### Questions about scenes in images

= = = = = = =

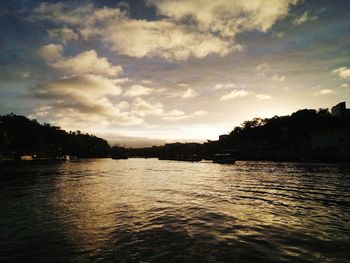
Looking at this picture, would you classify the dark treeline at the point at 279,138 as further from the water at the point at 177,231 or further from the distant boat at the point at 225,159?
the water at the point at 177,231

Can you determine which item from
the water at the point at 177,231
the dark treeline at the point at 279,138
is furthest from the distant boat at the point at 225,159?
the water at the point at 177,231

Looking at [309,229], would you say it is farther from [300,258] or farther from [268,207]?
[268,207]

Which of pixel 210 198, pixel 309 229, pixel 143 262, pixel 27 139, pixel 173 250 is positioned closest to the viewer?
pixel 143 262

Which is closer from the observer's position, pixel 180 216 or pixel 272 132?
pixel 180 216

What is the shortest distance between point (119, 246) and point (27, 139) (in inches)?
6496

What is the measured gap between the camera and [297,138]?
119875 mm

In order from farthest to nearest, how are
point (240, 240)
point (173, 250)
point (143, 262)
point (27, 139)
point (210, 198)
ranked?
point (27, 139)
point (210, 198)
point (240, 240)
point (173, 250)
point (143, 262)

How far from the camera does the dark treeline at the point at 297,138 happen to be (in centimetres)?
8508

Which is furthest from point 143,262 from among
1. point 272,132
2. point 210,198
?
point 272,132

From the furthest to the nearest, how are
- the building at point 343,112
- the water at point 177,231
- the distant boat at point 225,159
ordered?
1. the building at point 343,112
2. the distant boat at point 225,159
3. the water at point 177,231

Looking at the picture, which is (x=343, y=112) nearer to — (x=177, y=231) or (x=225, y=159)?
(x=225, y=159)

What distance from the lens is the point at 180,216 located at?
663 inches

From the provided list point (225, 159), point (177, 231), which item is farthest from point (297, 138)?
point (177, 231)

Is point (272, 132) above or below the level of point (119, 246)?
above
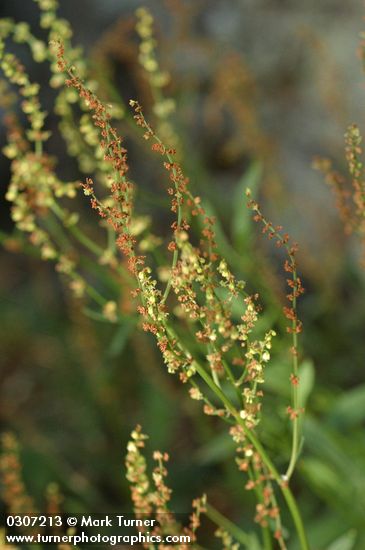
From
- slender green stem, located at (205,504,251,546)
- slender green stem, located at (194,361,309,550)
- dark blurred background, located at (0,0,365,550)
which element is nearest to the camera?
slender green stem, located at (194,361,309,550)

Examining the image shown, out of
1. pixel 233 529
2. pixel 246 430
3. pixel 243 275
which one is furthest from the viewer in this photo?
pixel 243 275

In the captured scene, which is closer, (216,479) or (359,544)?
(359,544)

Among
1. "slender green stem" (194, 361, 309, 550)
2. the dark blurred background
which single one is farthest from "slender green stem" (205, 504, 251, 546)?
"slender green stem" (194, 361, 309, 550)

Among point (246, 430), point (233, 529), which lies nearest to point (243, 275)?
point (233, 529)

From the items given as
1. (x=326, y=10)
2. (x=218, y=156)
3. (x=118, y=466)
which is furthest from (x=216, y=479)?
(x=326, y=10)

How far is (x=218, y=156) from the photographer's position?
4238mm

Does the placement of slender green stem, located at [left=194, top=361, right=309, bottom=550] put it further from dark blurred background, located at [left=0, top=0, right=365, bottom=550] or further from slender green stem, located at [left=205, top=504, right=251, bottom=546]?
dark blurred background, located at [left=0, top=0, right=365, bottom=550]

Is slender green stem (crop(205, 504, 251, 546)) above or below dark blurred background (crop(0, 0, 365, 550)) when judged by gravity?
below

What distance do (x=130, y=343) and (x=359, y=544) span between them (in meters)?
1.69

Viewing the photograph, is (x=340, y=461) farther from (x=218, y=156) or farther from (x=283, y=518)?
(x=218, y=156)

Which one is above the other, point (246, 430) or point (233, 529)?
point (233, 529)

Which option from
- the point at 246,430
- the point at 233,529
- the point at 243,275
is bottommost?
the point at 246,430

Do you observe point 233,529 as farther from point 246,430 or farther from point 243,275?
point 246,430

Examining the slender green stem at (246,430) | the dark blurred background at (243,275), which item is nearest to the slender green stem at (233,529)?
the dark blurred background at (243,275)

= = = = = = =

### YOUR TASK
Except for the pictures, give all the material above again verbatim.

### REPLY TO THE EXERCISE
Looking at this picture, would you classify the dark treeline at the point at 279,138 as further from the water at the point at 177,231 or further from the distant boat at the point at 225,159?
the water at the point at 177,231

Can you determine which item from
the water at the point at 177,231
the dark treeline at the point at 279,138
is furthest from the distant boat at the point at 225,159?
the water at the point at 177,231

Looking at [309,229], would you say it is farther from [300,258] or farther from [268,207]?
[268,207]

Which of pixel 210 198, pixel 309 229, pixel 143 262, pixel 27 139, pixel 173 250 is positioned closest to the viewer?
pixel 143 262

Which is closer from the observer's position, pixel 180 216 or pixel 272 132?
pixel 180 216

What is the shortest distance between point (119, 246) and point (27, 139) (in inches)?
6496

What is the measured gap between the camera and [297,138]?
119875 mm

In order from farthest to nearest, how are
point (240, 240)
point (173, 250)
point (143, 262)
point (27, 139)
point (210, 198)
ranked?
point (27, 139)
point (210, 198)
point (240, 240)
point (173, 250)
point (143, 262)

How far from the camera does the dark treeline at the point at 297,138 happen to be (in centimetres)?
8508

Which is furthest from point 143,262 from among
1. point 272,132
2. point 210,198
?
point 272,132

From the furthest to the nearest, how are
- the building at point 343,112
- the water at point 177,231
- the distant boat at point 225,159
ordered?
1. the building at point 343,112
2. the distant boat at point 225,159
3. the water at point 177,231

Looking at the picture, which is (x=343, y=112) nearer to — (x=177, y=231) or (x=225, y=159)?
(x=225, y=159)

What distance from the lens is the point at 180,216 located at?
663 inches

From the provided list point (225, 159), point (177, 231), which item is farthest from point (297, 138)?
point (177, 231)

Is point (272, 132) above or below the level of point (119, 246)?
above
From
- slender green stem, located at (205,504,251,546)
- slender green stem, located at (194,361,309,550)
- dark blurred background, located at (0,0,365,550)
which element is nearest to the camera?
slender green stem, located at (194,361,309,550)

Examining the image shown, out of
1. pixel 233 529
2. pixel 246 430
3. pixel 243 275
which one is furthest from the viewer in this photo?
pixel 243 275

In the captured scene, which is closer, (216,479) or (359,544)?
(359,544)

Among
1. "slender green stem" (194, 361, 309, 550)
2. the dark blurred background
which single one is farthest from "slender green stem" (205, 504, 251, 546)?
"slender green stem" (194, 361, 309, 550)

Among point (246, 430), point (233, 529), which lies nearest to point (243, 275)?
point (233, 529)

From the items given as
1. (x=326, y=10)
2. (x=218, y=156)
3. (x=118, y=466)
which is furthest from (x=216, y=479)?
(x=326, y=10)

How far is (x=218, y=156) from the photographer's position?
4238mm

Does the placement of slender green stem, located at [left=194, top=361, right=309, bottom=550] put it further from dark blurred background, located at [left=0, top=0, right=365, bottom=550] or further from slender green stem, located at [left=205, top=504, right=251, bottom=546]?
dark blurred background, located at [left=0, top=0, right=365, bottom=550]

Is slender green stem (crop(205, 504, 251, 546)) above or below dark blurred background (crop(0, 0, 365, 550)) when judged by gravity?
below

What distance do (x=130, y=343) and (x=359, y=544) span between them (in meters)?
1.69

Viewing the photograph, is (x=340, y=461) farther from (x=218, y=156) or farther from (x=283, y=518)?
(x=218, y=156)

Which one is above the other, point (246, 430) or point (233, 529)?
point (233, 529)

Which option from
- the point at 246,430
- the point at 233,529
- the point at 243,275
is bottommost?
the point at 246,430

Do you observe point 233,529 as farther from point 246,430 or farther from point 243,275?
point 246,430

Examining the slender green stem at (246,430) | the dark blurred background at (243,275), which item is nearest to the slender green stem at (233,529)?
the dark blurred background at (243,275)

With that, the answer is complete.